Sesiones más espiritistas que terapéuticas
Como ocurriera el año pasado con El conjuro (James Wan), Silencio del más allá, del británico John Pogue, elige un pasado rico en imaginería para ambientar una historia de miedo. Como en el film de Wan, ese viaje a los años ’70 no es un detalle menor, sino un elemento central del relato. En principio porque esa década, si bien ya se encontraba regida por una visión moderna del mundo, aún conservaba estructuras de pensamiento que permitían sostener elementos y costumbres de tradición casi medieval. Para decirlo con ejemplos claros, en los ’70 convivían la llegada del hombre a la Luna y el asentamiento de la tecnología digital, con personajes como el mentalista Uri Geller y el auge de sectas místicas u ocultistas que encontraron en el hippismo y la psicodelia excusas ideales para renacer.
Pero también hay motivos cinematográficos para que producciones del siglo XXI elijan volver a ese momento. En primer lugar que el cine supo ser un reflejo fiel de su época: títulos como El exorcista (William Friedkin, 1973) o La profecía (Richard Donner, 1976) dan perfecta cuenta de esa dualidad.
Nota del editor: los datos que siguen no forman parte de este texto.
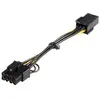 Image de StarTech.com Câble adaptateur d'alimentation PCI Express à 6 broches vers 8 broches de 15 cm - PCIe 6 pin vers 8 pin - F/M - Adaptateur secteur - Alimentation PCIe de 6 broches (F) pour Alimentation PCIe de 8 broches (M) - 15.5 cm - jaune - pour P/N: AT
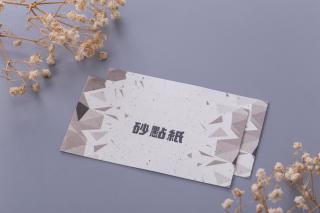 砂點紙名片 砂點紙名片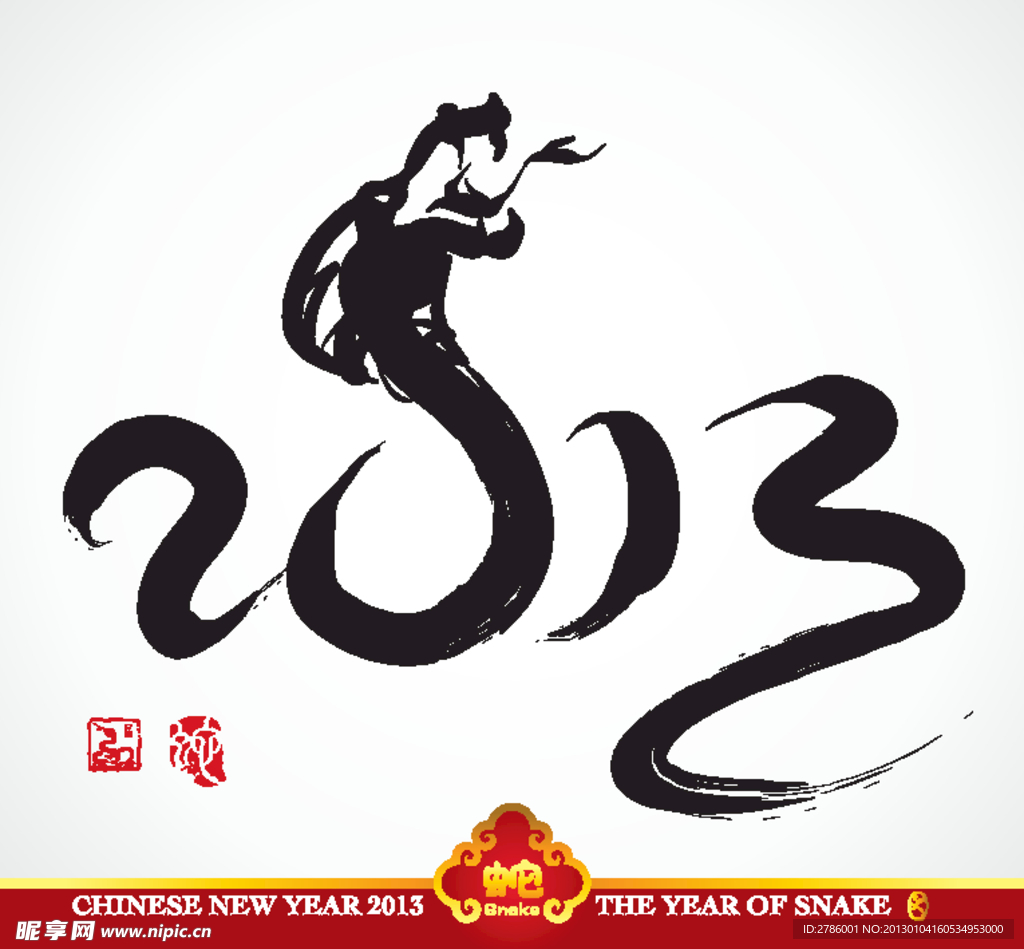 2013春节新年海报 蛇舞新春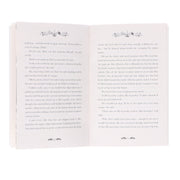 Jacqueline Wilson Collection Illustrated 5 Books Set - Ages 7+ - Paperback 7-9 Penguin Random House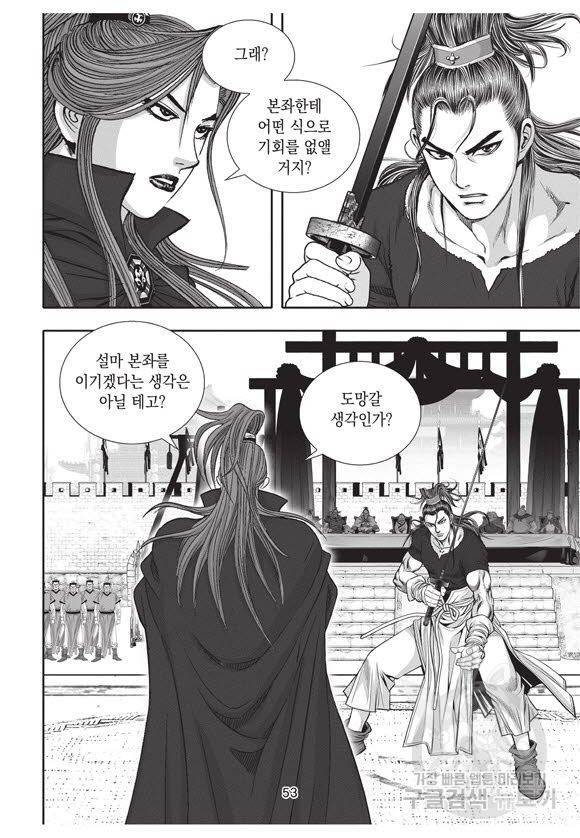 백가쟁패 48권 52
Y en segundo término, porque en el actual apogeo de las tecnologías digitales aplicadas al cine, la posibilidad de jugar con formatos tan ricos como el fílmico de 16 mm o Súper 8, virtualmente obsoletos desde lo industrial pero todavía vigorosos desde lo artístico, permiten a los cineastas enriquecer sus trabajos.
En esas columnas se sostiene estética y narrativamente Silencios del más allá, ahí se encuentran los cimientos del escurridizo discurso del protagonista. El profesor Coupland (Jared Harris) es psicólogo y dirige un experimento cuyo sujeto es Jane Harper, una joven afectada por un mal que incluye autoagresión, cierta histeria y la manifestación de una personalidad dividida, síntomas en los que también se reconoce el perfil de la posesión satánica. Lo que Coupland intenta probar es que aquello que la superstición achaca al Diablo es en realidad obra de un desorden subconsciente. El lidera un reducido grupo de estudiantes que lo apoyan, incluyendo a Sam, un joven camarógrafo encargado de filmarlo todo, y su trabajo es financiado por una tradicional universidad británica. Los edificios medievales y los acordes de “Cum on Feel the Noize”, en el original de Slade que escuchan los jóvenes investigadores, se combinan muy bien para graficar la dualidad de la época y generan el ambiente propicio para pegar unos cuantos buenos sustos.
Pero los tornillos del relato se van aflojando y, aunque los sustos se sostienen, al final ya no alcanza con las imágenes de grano grueso tomadas por la cámara de Sam ni con los ambiguos métodos de Coupland, que afirma ser científico pero cuyas sesiones son más espiritistas que terapéuticas. Tampoco alcanza con el gran trabajo de Harris, porque cuando Silencios del más allá empieza a repetir lo que ya se vio muchas veces, se convierte en un film previsible y sin alma propia.